腹がいたい。とにかく痛い。お腹の中からナイフを刺されているような痛みに眼球が震える。全身が丸くなる。

今まで味わったことのない慟哭。腹にあった冷たさがすべて私を攻撃する何か・・・亜鉛が腹にたまったような激しさ。

「眠れない!起きれない!眠れないよオ!!」

鈍い覚醒と睡眠の間に、指先まで、挟まる。全身が潰れる。

どうしてこんなに痛いのか。

響く腹に問いかける。警鐘を鳴らす脳が必死に記憶網を巡らす、六畳間。近くて重い天井。

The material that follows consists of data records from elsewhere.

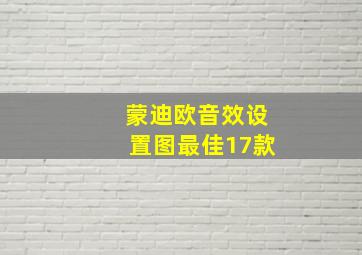 蒙迪欧音效设置图最佳17款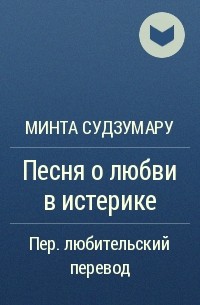 МИНТА СУДЗУМАРУ

Песня о любви в истерике

Пер. любительский перевод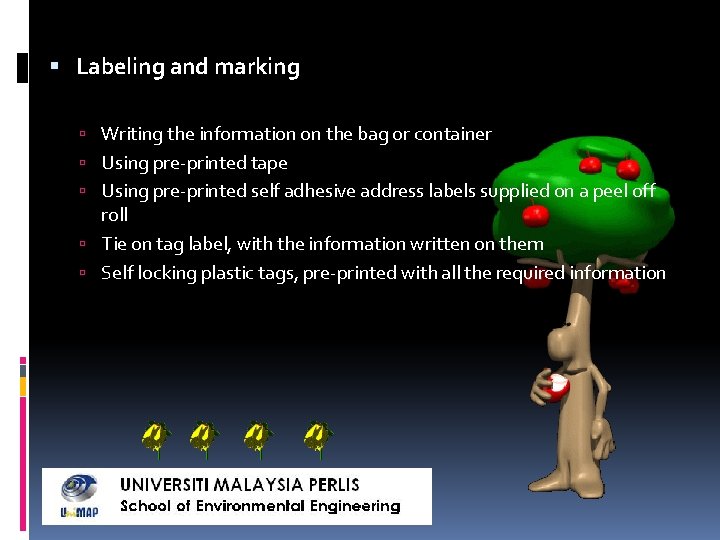 ▪ Labeling and marking

▫ Writing the information on the bag or container
▫ Using pre-printed tape
▫ Using pre-printed self adhesive address labels supplied on a peel off roll
▫ Tie on tag label, with the information written on them
▫ Self locking plastic tags, pre-printed with all the required information

UniMAP
UNIVERSITI MALAYSIA PERLIS
School of Environmental Engineering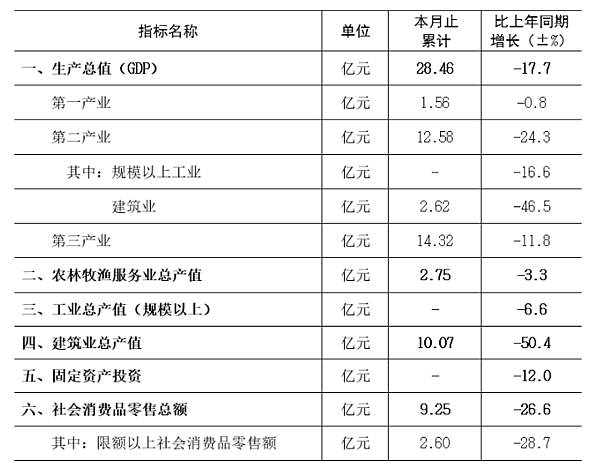 | 指标名称 | 单位 | 本月止累计 | 比上年同期增长（±%） |
|---|---|---|---|
| 一、生产总值（GDP） | 亿元 | 28.46 | -17.7 |
| 第一产业 | 亿元 | 1.56 | -0.8 |
| 第二产业 | 亿元 | 12.58 | -24.3 |
| 其中：规模以上工业 | 亿元 | - | -16.6 |
| 建筑业 | 亿元 | 2.62 | -46.5 |
| 第三产业 | 亿元 | 14.32 | -11.8 |
| 二、农林牧渔服务业总产值 | 亿元 | 2.75 | -3.3 |
| 三、工业总产值（规模以上） | 亿元 | - | -6.6 |
| 四、建筑业总产值 | 亿元 | 10.07 | -50.4 |
| 五、固定资产投资 | 亿元 | - | -12.0 |
| 六、社会消费品零售总额 | 亿元 | 9.25 | -26.6 |
| 其中：限额以上社会消费品零售额 | 亿元 | 2.60 | -28.7 |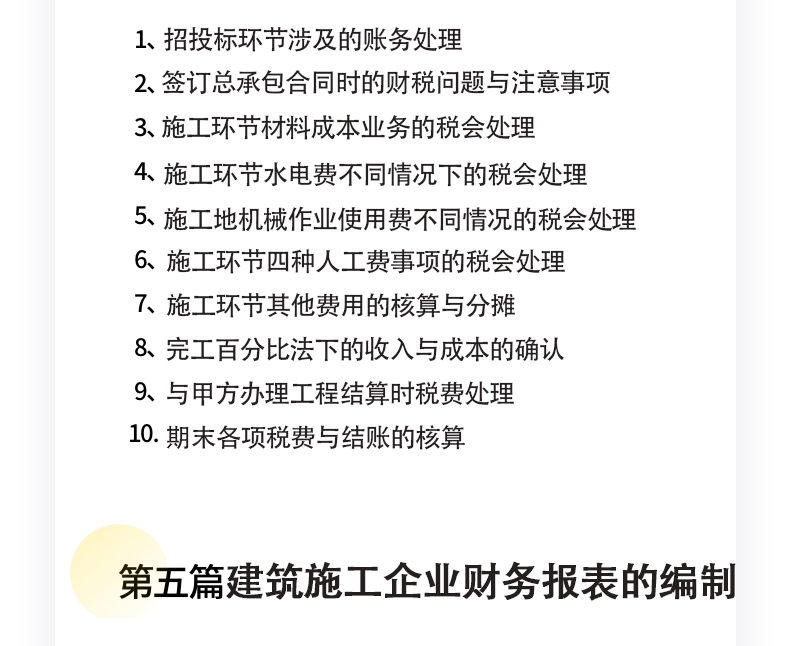 1、招投标环节涉及的账务处理

2、签订总承包合同时的财税问题与注意事项

3、施工环节材料成本业务的税会处理

4、施工环节水电费不同情况下的税会处理

5、施工地机械作业使用费不同情况的税会处理

6、施工环节四种人工费事项的税会处理

7、施工环节其他费用的核算与分摊

8、完工百分比法下的收入与成本的确认

9、与甲方办理工程结算时税费处理

10. 期末各项税费与结账的核算

第五篇建筑施工企业财务报表的编制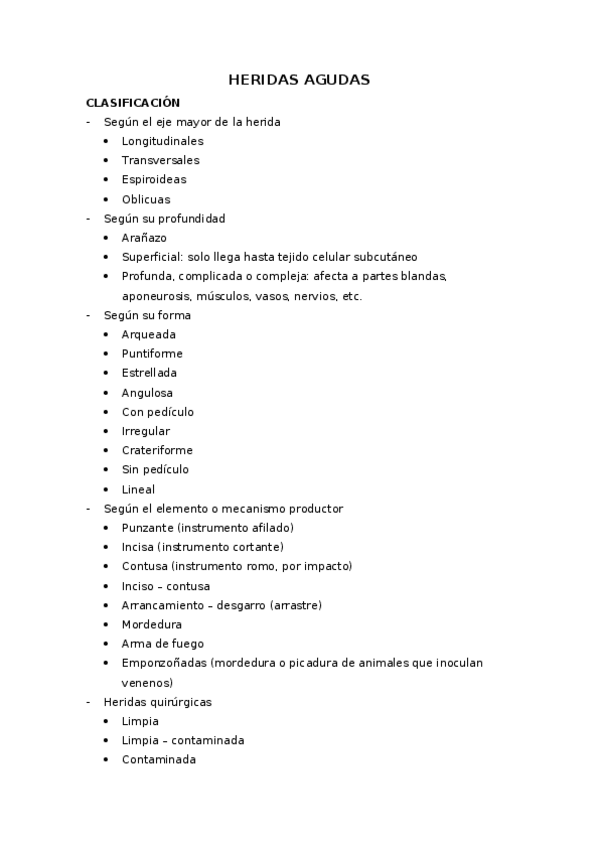 HERIDAS AGUDAS

CLASIFICACIÓN

- Según el eje mayor de la herida
  • Longitudinales
  • Transversales
  • Espiroideas
  • Oblicuas
- Según su profundidad
  • Arañazo
  • Superficial: solo llega hasta tejido celular subcutáneo
  • Profunda, complicada o compleja: afecta a partes blandas, aponeurosis, músculos, vasos, nervios, etc.
- Según su forma
  • Arqueada
  • Puntiforme
  • Estrellada
  • Angulosa
  • Con pedículo
  • Irregular
  • Crateriforme
  • Sin pedículo
  • Lineal
- Según el elemento o mecanismo productor
  • Punzante (instrumento afilado)
  • Incisa (instrumento cortante)
  • Contusa (instrumento romo, por impacto)
  • Inciso – contusa
  • Arrancamiento – desgarro (arrastre)
  • Mordedura
  • Arma de fuego
  • Emponzoñadas (mordedura o picadura de animales que inoculan venenos)
- Heridas quirúrgicas
  • Limpia
  • Limpia – contaminada
  • Contaminada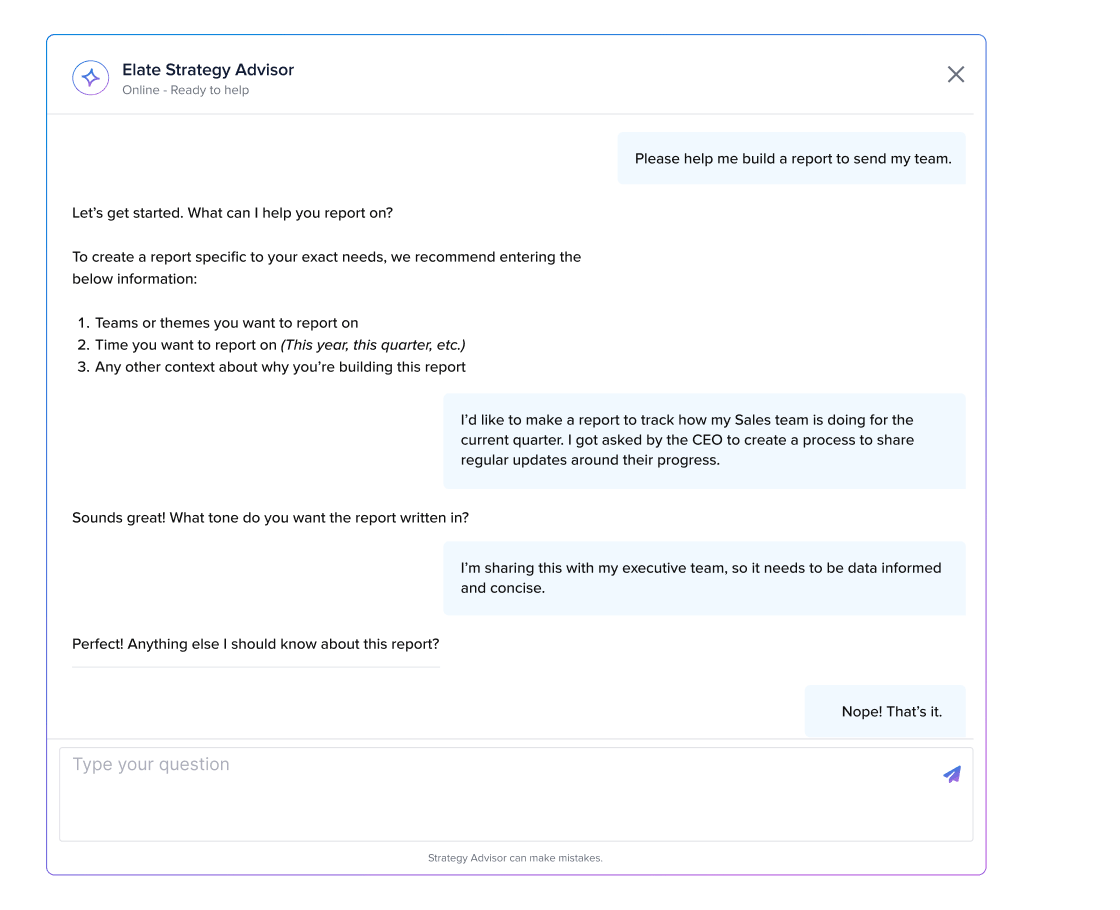 Elate Strategy Advisor
Online - Ready to help

Please help me build a report to send my team.

Let's get started. What can I help you report on?

To create a report specific to your exact needs, we recommend entering the below information:

1. Teams or themes you want to report on
2. Time you want to report on (This year, this quarter, etc.)
3. Any other context about why you're building this report

I'd like to make a report to track how my Sales team is doing for the current quarter. I got asked by the CEO to create a process to share regular updates around their progress.

Sounds great! What tone do you want the report written in?

I'm sharing this with my executive team, so it needs to be data informed and concise.

Perfect! Anything else I should know about this report?

Nope! That's it.

Type your question

Strategy Advisor can make mistakes.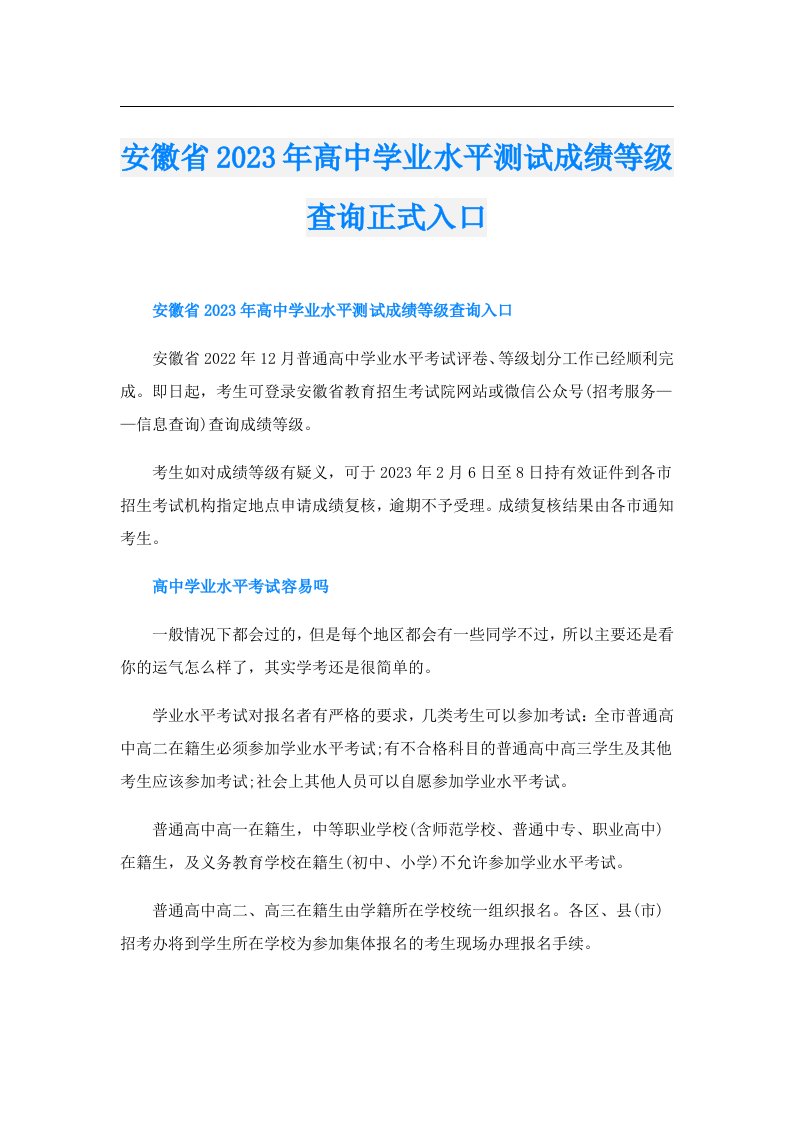 安徽省2023年高中学业水平测试成绩等级查询正式入口

安徽省2023年高中学业水平测试成绩等级查询入口

安徽省2022年12月普通高中学业水平考试评卷、等级划分工作已经顺利完成。即日起，考生可登录安徽省教育招生考试院网站或微信公众号(招考服务——信息查询)查询成绩等级。

考生如对成绩等级有疑义，可于2023年2月6日至8日持有效证件到各市招生考试机构指定地点申请成绩复核，逾期不予受理。成绩复核结果由各市通知考生。

高中学业水平考试容易吗

一般情况下都会过的，但是每个地区都会有一些同学不过，所以主要还是看你的运气怎么样了，其实学考还是很简单的。

学业水平考试对报名者有严格的要求，几类考生可以参加考试：全市普通高中高二在籍生必须参加学业水平考试;有不合格科目的普通高中高三学生及其他考生应该参加考试;社会上其他人员可以自愿参加学业水平考试。

普通高中高一在籍生，中等职业学校(含师范学校、普通中专、职业高中)在籍生，及义务教育学校在籍生(初中、小学)不允许参加学业水平考试。

普通高中高二、高三在籍生由学籍所在学校统一组织报名。各区、县(市)招考办将到学生所在学校为参加集体报名的考生现场办理报名手续。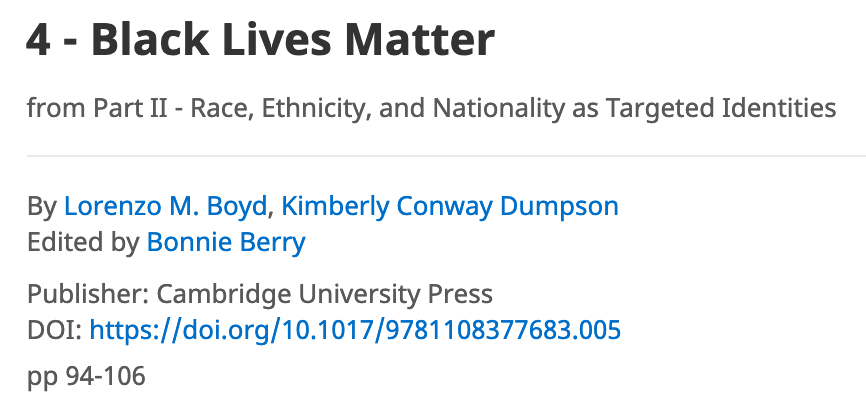 4 - Black Lives Matter

from Part II - Race, Ethnicity, and Nationality as Targeted Identities

By Lorenzo M. Boyd, Kimberly Conway Dumpson
Edited by Bonnie Berry

Publisher: Cambridge University Press
DOI: https://doi.org/10.1017/9781108377683.005

pp 94-106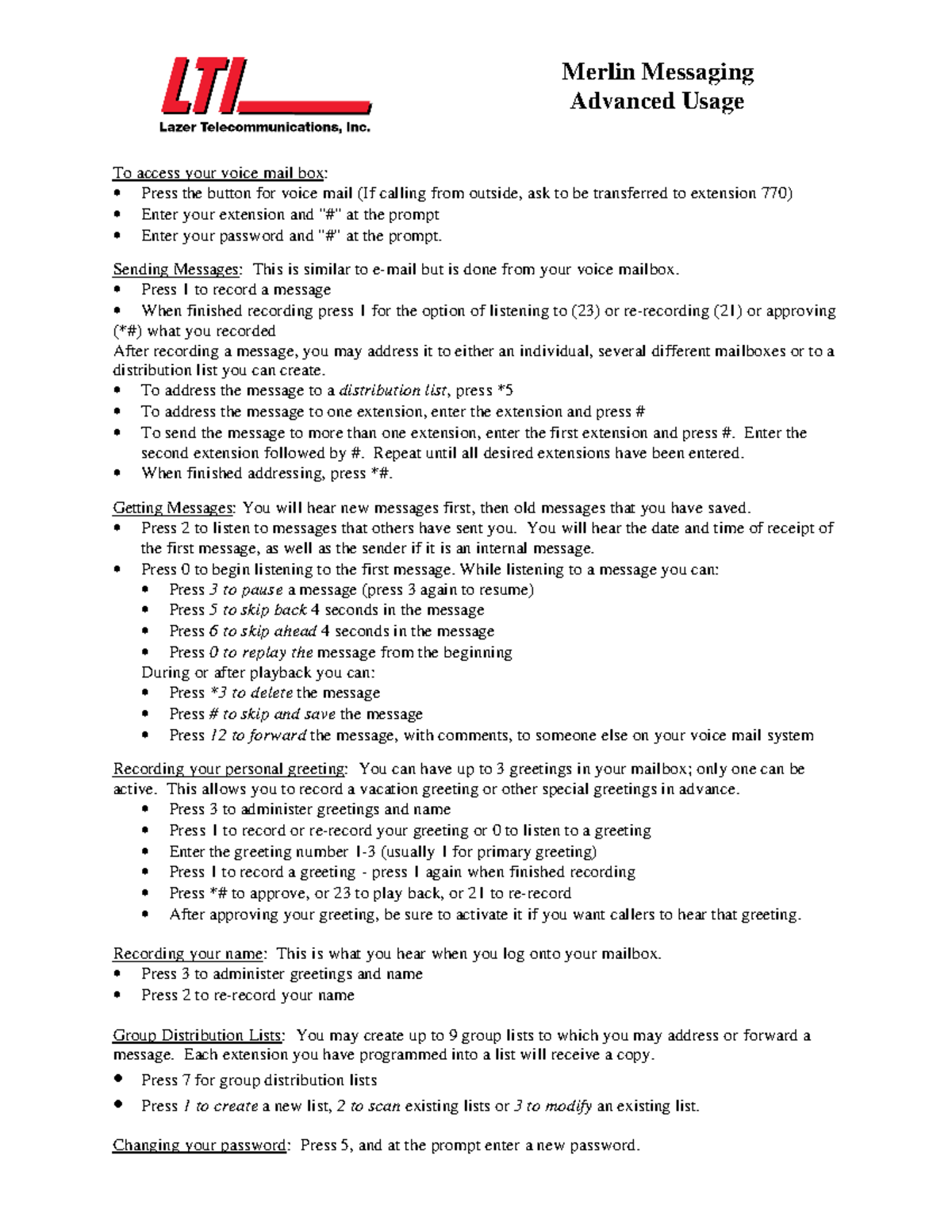 LTI
Lazer Telecommunications, Inc.

Merlin Messaging
Advanced Usage

To access your voice mail box:
• Press the button for voice mail (If calling from outside, ask to be transferred to extension 770)
• Enter your extension and "#" at the prompt
• Enter your password and "#" at the prompt.

Sending Messages: This is similar to e-mail but is done from your voice mailbox.
• Press 1 to record a message
• When finished recording press 1 for the option of listening to (23) or re-recording (21) or approving (*#) what you recorded
After recording a message, you may address it to either an individual, several different mailboxes or to a distribution list you can create.
• To address the message to a distribution list, press *5
• To address the message to one extension, enter the extension and press #
• To send the message to more than one extension, enter the first extension and press #. Enter the second extension followed by #. Repeat until all desired extensions have been entered.
• When finished addressing, press *#.

Getting Messages: You will hear new messages first, then old messages that you have saved.
• Press 2 to listen to messages that others have sent you. You will hear the date and time of receipt of the first message, as well as the sender if it is an internal message.
• Press 0 to begin listening to the first message. While listening to a message you can:
• Press 3 to pause a message (press 3 again to resume)
• Press 5 to skip back 4 seconds in the message
• Press 6 to skip ahead 4 seconds in the message
• Press 0 to replay the message from the beginning
During or after playback you can:
• Press *3 to delete the message
• Press # to skip and save the message
• Press 12 to forward the message, with comments, to someone else on your voice mail system

Recording your personal greeting: You can have up to 3 greetings in your mailbox; only one can be active. This allows you to record a vacation greeting or other special greetings in advance.
• Press 3 to administer greetings and name
• Press 1 to record or re-record your greeting or 0 to listen to a greeting
• Enter the greeting number 1-3 (usually 1 for primary greeting)
• Press 1 to record a greeting - press 1 again when finished recording
• Press *# to approve, or 23 to play back, or 21 to re-record
• After approving your greeting, be sure to activate it if you want callers to hear that greeting.

Recording your name: This is what you hear when you log onto your mailbox.
• Press 3 to administer greetings and name
• Press 2 to re-record your name

Group Distribution Lists: You may create up to 9 group lists to which you may address or forward a message. Each extension you have programmed into a list will receive a copy.
• Press 7 for group distribution lists
• Press 1 to create a new list, 2 to scan existing lists or 3 to modify an existing list.

Changing your password: Press 5, and at the prompt enter a new password.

昨日食べた無機質な食パン、巡るファストフード、冷えた最後の一本のポテトに帰って食べた冷凍したえびが踊るピラフ。違う。一昨日か、一昨日食べたレトルトカレー(決してそれはカリーではない)、違う。保証された人工の安全100%しか口にしていない。どぼどぼ。

では何か。ストレスか。

上司の顔がデスクの背景を伴って浮かぶ。声色は少し蛙に似ている。佐藤さん、佐藤ちゃんよそよそしさと親しさをうまくブレンドした人々の声が耳とこめかみをかすかに響かせる。違う。なにかしらこの激痛とピンとこない。其処にいる私は生きていながら生きていないので痛みは感じないはずである。べろべろ。

では何か。

何なのか。


「痛いよオ」


そういえば。

最後に排泄したのは何時なのか。